Foster was close to her sisters Ida Florence ("Eff") and Edith Frances ("Dee"), and the collection also contains many letters the three of them wrote to each other. Letters discuss their parents' health and financial situation in Malden, Massachusetts, their bicycling adventures, and their various travels and experiences. Alice Foster's letters to her sisters describe her health and give detailed descriptions of her time in Tennessee in 1894, including other physical education teachers, horseback riding, teaching swimming, and her reaction to the American South. Her letters from Oberlin describe football games, her living situation, suitors on campus, and her teaching.

The collection is arranged alphabetically by correspondent.

BIOGRAPHY

Alice Bertha Foster was born in 1866 to Bertha (Brown) and James Foster in Peabody, Massachusetts. She had two older sisters, Ida Florence Foster (1861-1901) and Edith Frances Foster (1863-1951). The Foster girls were raised in Wakefield and Malden, Massachusetts, and all were avid cyclists. Ida Foster taught at the Prospect Hill School in Greenfield, Massachusetts. Edith Foster was a working artist. She worked for N.S. Day, a Springfield, Massachusetts, "designer & manufacturer of artistic novelties" and illustrated several children's books and a work on women's physical education. Alice Foster worked as a teacher of physical education (often termed "physical culture") for women for many years. In the early 1890s, she was in charge of the women's gymnasium at the pioneering coeducational University of Chicago, working under Dean of Women Alice Freeman Palmer. In 1894, she took a job in Tennessee in order to have more opportunities for rest and fresh air. By 1897, Alice Foster was Director of the Gymnasium at Bryn Mawr College. In the fall of 1899 she took a temporary 2 year position in the same role at Oberlin College. Following that position, she worked at the All Saints School in South Dakota until at least the spring of 1905. By 1930, Alice Foster had returned to Wakefield, Massachusetts, where she lived with her sister Edith. She died in 1937.

Physical Location

Collection stored off site: researchers must request access 36 hours before use.

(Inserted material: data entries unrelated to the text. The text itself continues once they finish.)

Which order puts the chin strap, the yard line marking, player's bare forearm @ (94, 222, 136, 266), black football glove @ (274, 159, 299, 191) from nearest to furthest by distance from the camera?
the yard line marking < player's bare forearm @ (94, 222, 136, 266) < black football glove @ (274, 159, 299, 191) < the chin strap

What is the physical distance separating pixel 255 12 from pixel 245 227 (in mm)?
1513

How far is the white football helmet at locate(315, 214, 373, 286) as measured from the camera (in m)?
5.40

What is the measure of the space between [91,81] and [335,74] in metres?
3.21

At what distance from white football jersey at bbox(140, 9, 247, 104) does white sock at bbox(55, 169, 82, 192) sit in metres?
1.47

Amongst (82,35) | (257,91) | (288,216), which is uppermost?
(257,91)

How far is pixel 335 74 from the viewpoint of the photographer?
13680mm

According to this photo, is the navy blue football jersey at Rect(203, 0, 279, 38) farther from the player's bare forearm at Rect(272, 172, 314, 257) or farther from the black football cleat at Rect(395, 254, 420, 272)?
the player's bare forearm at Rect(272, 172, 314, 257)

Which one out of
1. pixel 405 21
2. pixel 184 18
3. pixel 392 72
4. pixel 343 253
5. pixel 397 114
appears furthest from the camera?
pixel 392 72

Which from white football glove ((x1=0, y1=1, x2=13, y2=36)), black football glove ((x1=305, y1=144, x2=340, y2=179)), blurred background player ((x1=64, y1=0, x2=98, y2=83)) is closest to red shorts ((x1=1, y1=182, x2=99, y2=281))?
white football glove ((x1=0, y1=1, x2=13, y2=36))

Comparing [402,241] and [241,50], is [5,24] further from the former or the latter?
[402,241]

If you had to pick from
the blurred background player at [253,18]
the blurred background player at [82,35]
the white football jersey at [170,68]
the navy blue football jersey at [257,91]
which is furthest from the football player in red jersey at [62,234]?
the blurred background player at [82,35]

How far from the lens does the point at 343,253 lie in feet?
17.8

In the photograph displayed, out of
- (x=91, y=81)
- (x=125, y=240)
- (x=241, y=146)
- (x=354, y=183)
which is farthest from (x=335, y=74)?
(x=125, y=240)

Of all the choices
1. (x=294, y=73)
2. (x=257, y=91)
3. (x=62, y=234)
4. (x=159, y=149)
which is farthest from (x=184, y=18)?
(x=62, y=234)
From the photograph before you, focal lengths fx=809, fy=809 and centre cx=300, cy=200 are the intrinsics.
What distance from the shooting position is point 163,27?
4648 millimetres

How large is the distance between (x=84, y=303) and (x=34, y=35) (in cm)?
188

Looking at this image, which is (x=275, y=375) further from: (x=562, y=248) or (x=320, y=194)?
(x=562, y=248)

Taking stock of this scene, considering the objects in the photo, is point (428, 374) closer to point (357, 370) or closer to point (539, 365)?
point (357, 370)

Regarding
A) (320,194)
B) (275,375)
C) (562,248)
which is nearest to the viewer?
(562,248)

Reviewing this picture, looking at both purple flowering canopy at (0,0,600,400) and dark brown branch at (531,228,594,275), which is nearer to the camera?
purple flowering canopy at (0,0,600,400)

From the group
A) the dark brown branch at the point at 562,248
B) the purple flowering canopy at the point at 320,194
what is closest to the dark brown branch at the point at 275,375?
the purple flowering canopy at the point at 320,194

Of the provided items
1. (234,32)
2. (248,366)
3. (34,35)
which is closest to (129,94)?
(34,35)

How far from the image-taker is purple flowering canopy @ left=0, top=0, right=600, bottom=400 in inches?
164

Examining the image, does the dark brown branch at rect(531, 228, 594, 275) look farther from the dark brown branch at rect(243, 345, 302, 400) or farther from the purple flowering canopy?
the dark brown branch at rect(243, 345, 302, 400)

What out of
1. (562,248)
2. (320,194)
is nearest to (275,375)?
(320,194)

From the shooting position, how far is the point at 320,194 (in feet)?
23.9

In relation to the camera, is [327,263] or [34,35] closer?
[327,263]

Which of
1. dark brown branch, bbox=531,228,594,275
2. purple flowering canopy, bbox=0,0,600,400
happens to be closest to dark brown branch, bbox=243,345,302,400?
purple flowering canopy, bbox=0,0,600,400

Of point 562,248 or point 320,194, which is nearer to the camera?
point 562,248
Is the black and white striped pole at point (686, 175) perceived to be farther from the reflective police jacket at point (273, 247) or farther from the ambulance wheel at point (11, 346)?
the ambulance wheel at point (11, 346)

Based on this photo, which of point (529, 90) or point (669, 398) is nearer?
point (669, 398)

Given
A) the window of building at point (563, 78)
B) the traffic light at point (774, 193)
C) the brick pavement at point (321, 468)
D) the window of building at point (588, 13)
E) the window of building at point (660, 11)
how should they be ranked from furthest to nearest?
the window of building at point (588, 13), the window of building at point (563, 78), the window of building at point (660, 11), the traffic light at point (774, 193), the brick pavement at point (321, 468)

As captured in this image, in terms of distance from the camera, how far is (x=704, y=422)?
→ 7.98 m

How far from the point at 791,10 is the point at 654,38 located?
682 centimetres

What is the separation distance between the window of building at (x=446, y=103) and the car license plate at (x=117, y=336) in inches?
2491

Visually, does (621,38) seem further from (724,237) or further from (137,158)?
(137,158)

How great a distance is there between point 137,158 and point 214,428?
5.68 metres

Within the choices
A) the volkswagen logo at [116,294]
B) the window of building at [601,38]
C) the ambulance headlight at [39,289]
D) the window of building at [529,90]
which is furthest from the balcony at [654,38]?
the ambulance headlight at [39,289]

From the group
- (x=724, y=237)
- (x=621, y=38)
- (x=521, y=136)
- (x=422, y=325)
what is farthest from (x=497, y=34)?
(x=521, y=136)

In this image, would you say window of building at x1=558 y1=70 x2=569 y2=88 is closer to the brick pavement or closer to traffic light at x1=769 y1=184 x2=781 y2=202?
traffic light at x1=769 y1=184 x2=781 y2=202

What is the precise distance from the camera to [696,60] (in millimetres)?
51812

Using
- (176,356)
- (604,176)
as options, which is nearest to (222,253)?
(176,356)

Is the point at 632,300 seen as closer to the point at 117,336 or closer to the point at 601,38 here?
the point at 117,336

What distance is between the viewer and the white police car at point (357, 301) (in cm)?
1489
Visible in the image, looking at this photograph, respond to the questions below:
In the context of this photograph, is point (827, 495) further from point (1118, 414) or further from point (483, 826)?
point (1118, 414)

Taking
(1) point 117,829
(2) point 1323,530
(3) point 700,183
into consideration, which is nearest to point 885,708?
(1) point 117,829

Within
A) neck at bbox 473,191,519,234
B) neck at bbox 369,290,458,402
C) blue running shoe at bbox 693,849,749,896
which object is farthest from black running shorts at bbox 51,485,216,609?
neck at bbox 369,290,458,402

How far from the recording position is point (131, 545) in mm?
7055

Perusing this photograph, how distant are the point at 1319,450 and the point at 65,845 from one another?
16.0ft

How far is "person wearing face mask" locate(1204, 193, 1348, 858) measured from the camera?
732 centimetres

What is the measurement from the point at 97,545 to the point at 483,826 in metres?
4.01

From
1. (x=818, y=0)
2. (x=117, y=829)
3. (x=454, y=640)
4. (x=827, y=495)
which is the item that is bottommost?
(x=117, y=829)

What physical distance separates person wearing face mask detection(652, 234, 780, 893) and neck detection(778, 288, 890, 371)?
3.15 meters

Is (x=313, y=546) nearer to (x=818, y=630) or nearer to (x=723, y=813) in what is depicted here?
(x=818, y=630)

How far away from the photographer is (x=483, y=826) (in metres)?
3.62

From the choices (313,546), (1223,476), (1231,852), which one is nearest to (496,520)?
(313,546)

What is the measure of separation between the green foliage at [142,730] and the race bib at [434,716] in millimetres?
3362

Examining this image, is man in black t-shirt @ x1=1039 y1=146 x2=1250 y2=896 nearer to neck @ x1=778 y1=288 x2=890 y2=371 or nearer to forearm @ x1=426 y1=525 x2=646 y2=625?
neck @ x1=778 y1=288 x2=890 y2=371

Immediate Source of Acquisition

Accession number: 2020-M89

The papers of Alice B. Foster were acquired from Carmen Valentino in September 2020.

Processing Information

Processed: November 2020

By: Jenny Gotwals

The Schlesinger Library attempts to provide a basic level of preservation and access for all collections, and does more extensive processing of higher priority collections as time and resources permit.  Finding aids may be updated periodically to account for new acquisitions to the collection and/or revisions in arrangement and description.

Author
Arthur and Elizabeth Schlesinger Library on the History of Women in America
Language of description
eng
Sponsor
Processing of this collection was made possible by the Alice Jeanette Ward Fund
EAD ID
sch01932

Repository Details

Part of the Schlesinger Library, Radcliffe Institute Repository

The preeminent research library on the history of women in the United States, the Schlesinger Library documents women's lives from the past and present for the future. In addition to its traditional strengths in the history of feminisms, women’s health, and women’s activism, the Schlesinger collections document the intersectional workings of race and ethnicity, gender, sexuality, and class in American history.